You may view the details from in the Google sheet. However, you will not be able to edit or change anything. You may copy it to your own Google drive if you would like to make any changes. All changes in forecast are recorded and ideally these will be updated once a day.
The data is sourced from Johns Hopkins (details in the Google spreadsheet). As some of the data is country-wise and some data is state-wise (for some countries like the US, China and Australia), we use groupby in Python and download as an excel file. We use a simple time series forecasting model to predict the number of confirmed COVID-19 infections in the next seven days. We also highlight the upper bound and lower bound of the estimates. We check the difference of our mean estimate and the actual numbers. The data for my daily forecasts is available from 11th April and since then the actual number has been within 5% of the predicted forecast. Here are my forecasts for the next seven days..
The model is work-in-progress and considering some fine tuning. The lower bound is easier to predict as it can’t be less than actuals. The upper bound needs to be tested, especially once we are not in lockdown and may increase the rate of spread. Looking forward to extending the duration of the forecast as well as seeing if we can predict the peak of the infection in India. Hope to share the model soon.
Given these limitations, honestly, I am surprised the simple model has reasonably good predictive power. And I decided to post it on a public forum to (i) make myself update it daily (ii) see if the model continues to be as good in predicting the numbers, especially in public scrutiny!
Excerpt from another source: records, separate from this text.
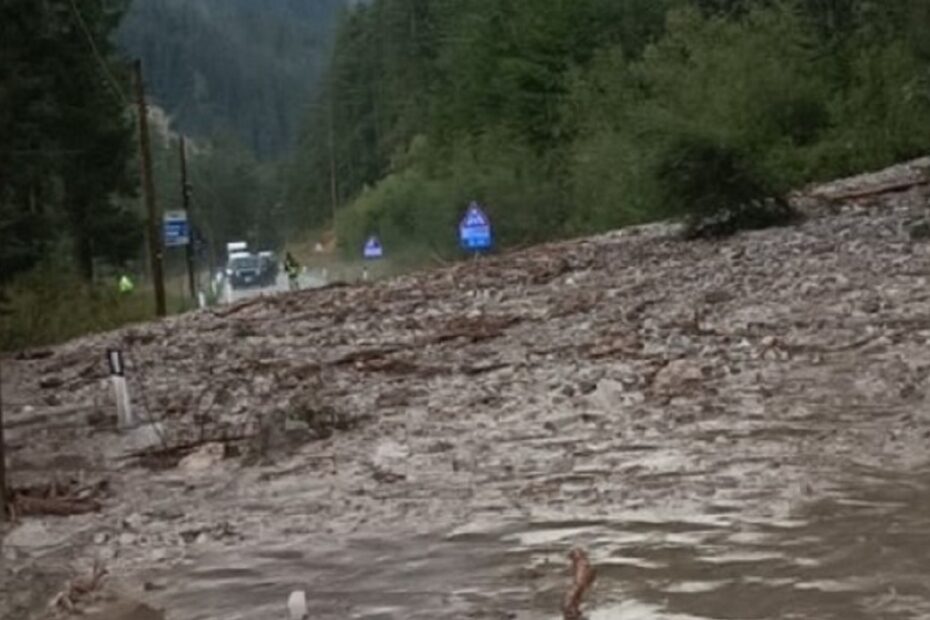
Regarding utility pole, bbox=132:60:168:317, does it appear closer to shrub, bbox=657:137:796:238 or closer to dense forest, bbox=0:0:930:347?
dense forest, bbox=0:0:930:347

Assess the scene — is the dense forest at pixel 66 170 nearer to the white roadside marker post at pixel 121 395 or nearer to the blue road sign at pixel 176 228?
the blue road sign at pixel 176 228

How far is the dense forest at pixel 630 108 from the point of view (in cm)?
3378

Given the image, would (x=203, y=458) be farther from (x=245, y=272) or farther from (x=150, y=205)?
(x=245, y=272)

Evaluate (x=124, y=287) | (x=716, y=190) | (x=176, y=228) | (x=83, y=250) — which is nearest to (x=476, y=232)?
(x=124, y=287)

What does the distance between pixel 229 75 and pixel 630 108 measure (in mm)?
137964

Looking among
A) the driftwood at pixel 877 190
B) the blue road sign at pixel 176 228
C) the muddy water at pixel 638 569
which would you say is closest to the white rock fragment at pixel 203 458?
the muddy water at pixel 638 569

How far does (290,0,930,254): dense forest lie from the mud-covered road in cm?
866

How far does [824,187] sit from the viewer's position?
33188 millimetres

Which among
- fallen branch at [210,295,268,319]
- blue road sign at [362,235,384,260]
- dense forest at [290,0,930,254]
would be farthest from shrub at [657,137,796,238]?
blue road sign at [362,235,384,260]

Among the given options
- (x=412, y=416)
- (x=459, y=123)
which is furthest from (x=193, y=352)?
(x=459, y=123)

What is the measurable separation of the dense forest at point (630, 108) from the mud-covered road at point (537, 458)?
866 cm

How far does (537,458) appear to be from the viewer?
36.9 feet

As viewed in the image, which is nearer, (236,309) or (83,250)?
(236,309)

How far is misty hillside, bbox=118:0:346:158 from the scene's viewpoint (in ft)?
531
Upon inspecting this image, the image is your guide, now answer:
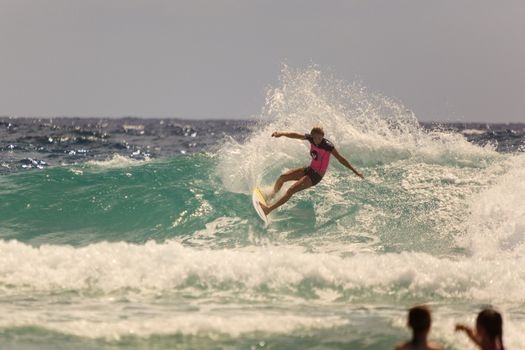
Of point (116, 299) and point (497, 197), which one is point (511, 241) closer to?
point (497, 197)

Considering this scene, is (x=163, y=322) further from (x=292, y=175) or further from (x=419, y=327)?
(x=292, y=175)

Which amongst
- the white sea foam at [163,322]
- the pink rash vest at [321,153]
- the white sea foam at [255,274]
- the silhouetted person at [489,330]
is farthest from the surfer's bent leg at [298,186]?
the silhouetted person at [489,330]

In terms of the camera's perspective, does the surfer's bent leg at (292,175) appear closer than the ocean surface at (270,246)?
No

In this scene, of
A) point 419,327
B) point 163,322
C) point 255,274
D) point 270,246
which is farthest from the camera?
point 270,246

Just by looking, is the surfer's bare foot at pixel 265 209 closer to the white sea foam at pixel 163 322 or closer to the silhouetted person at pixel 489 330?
the white sea foam at pixel 163 322

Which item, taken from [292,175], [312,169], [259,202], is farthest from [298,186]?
[259,202]

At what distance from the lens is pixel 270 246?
10.8m

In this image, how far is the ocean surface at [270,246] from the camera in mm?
6605

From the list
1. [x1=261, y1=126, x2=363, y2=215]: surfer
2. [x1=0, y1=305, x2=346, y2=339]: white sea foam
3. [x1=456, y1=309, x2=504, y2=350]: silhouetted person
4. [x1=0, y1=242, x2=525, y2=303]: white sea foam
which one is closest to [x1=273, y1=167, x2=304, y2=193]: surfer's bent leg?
[x1=261, y1=126, x2=363, y2=215]: surfer

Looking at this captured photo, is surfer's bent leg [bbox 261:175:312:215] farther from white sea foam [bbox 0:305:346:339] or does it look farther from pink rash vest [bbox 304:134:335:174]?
white sea foam [bbox 0:305:346:339]

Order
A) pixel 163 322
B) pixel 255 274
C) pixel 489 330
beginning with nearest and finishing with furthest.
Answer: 1. pixel 489 330
2. pixel 163 322
3. pixel 255 274

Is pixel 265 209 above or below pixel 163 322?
above

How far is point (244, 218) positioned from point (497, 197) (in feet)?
14.7

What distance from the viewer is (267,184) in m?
13.6
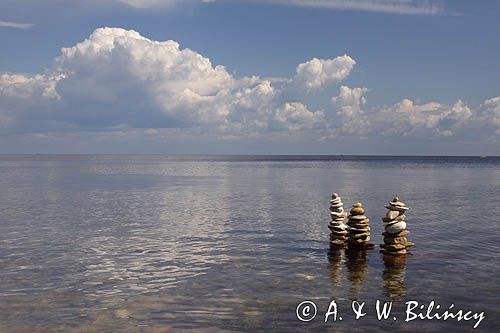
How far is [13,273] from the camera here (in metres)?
25.5

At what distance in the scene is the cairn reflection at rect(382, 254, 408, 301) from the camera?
72.0 ft

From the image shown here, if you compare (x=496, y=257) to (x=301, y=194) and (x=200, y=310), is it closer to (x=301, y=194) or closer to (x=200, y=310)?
(x=200, y=310)

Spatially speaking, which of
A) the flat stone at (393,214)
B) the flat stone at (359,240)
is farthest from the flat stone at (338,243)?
the flat stone at (393,214)

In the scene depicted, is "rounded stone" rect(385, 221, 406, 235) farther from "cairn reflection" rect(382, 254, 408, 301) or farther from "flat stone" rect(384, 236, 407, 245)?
"cairn reflection" rect(382, 254, 408, 301)

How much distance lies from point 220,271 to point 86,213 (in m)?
31.3

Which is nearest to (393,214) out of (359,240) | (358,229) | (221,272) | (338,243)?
(358,229)

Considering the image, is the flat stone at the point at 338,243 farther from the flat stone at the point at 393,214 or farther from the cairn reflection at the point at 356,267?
the flat stone at the point at 393,214

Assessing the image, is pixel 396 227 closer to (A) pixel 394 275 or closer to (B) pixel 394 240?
(B) pixel 394 240

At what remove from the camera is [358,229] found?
31031mm

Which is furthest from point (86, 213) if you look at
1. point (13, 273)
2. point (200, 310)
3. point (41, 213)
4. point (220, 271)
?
point (200, 310)

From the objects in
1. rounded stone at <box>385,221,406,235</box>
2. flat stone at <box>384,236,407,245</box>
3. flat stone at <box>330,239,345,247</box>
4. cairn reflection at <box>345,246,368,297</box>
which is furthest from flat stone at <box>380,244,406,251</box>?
flat stone at <box>330,239,345,247</box>

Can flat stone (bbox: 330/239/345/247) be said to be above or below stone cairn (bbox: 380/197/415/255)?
below

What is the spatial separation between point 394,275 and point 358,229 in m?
6.21

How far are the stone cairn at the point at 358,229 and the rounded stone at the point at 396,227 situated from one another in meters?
1.51
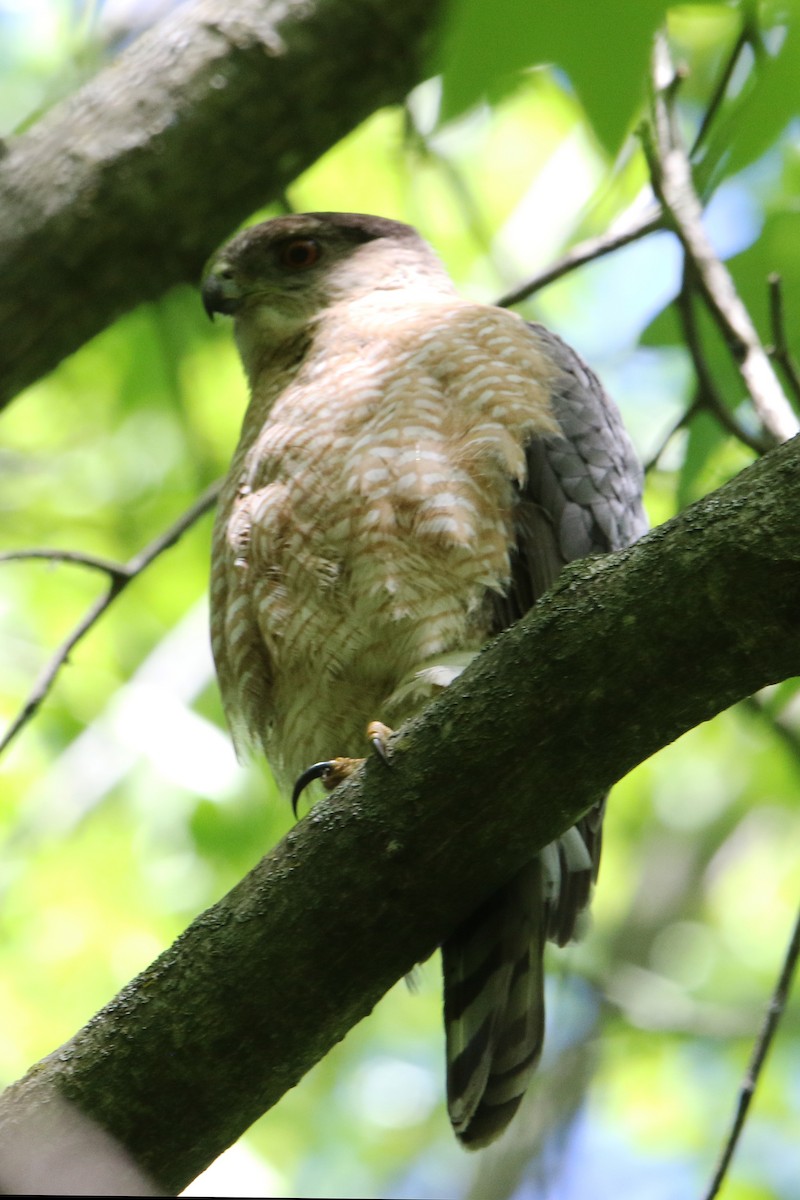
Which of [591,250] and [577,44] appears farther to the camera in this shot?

Note that my predictions keep changing each day as fresh data comes in. My prediction for today’s (23rd April) confirmed cases have increased by 4% over the last seven days. I am searching for the peak and to see the numbers fall. Hopefully, my numbers will prove excessive and we will see it reduce… Unfortunately, the forecasts seem to be edging up. All models are right until they go wrong! Hopefully, this falters in predicting too much, and the numbers end up being lower than forecast…
Let’s have a more sensible discussion on numbers and expectations. I estimated, India would be around 11,000 confirmed infections on 14th April and there would be a push to keep the lockdown intact. With cases around 20,000 currently, going to around 35,000 by 30th April and expected to cross 40,000 by 3rd May, are we looking for at least a partial lockdown continuing? We will know soon enough…
Ok, we all agree that Mumbai hitting 6.5 lakh cases by 15th May is baloney. However, while the experts in the Union Ministry of Health expect over 42,000 confirmed cases by 30th April, I have the audacity to suggest that the whole of India will have less than 42,000 cases by 30th April?
Yes, I do. Game on! And because I back myself, may the better forecaster win!
I offer my views, with the knowledge that diseases, medicine and healthcare are not my area of expertise. This is an attempt in predictive time series analysis. There are a lot of bad models out there, and I am confident this will be better than most.
Also, given that many discussions on the topic have been polarized by political leanings and viewpoints, I would like to stress that these are not to promote any ideology or offer judgment on government policy decisions.
My only wish is that the government both state and central focus on improving healthcare infrastructure and facilities in India, while they leave the forecasting to those who can!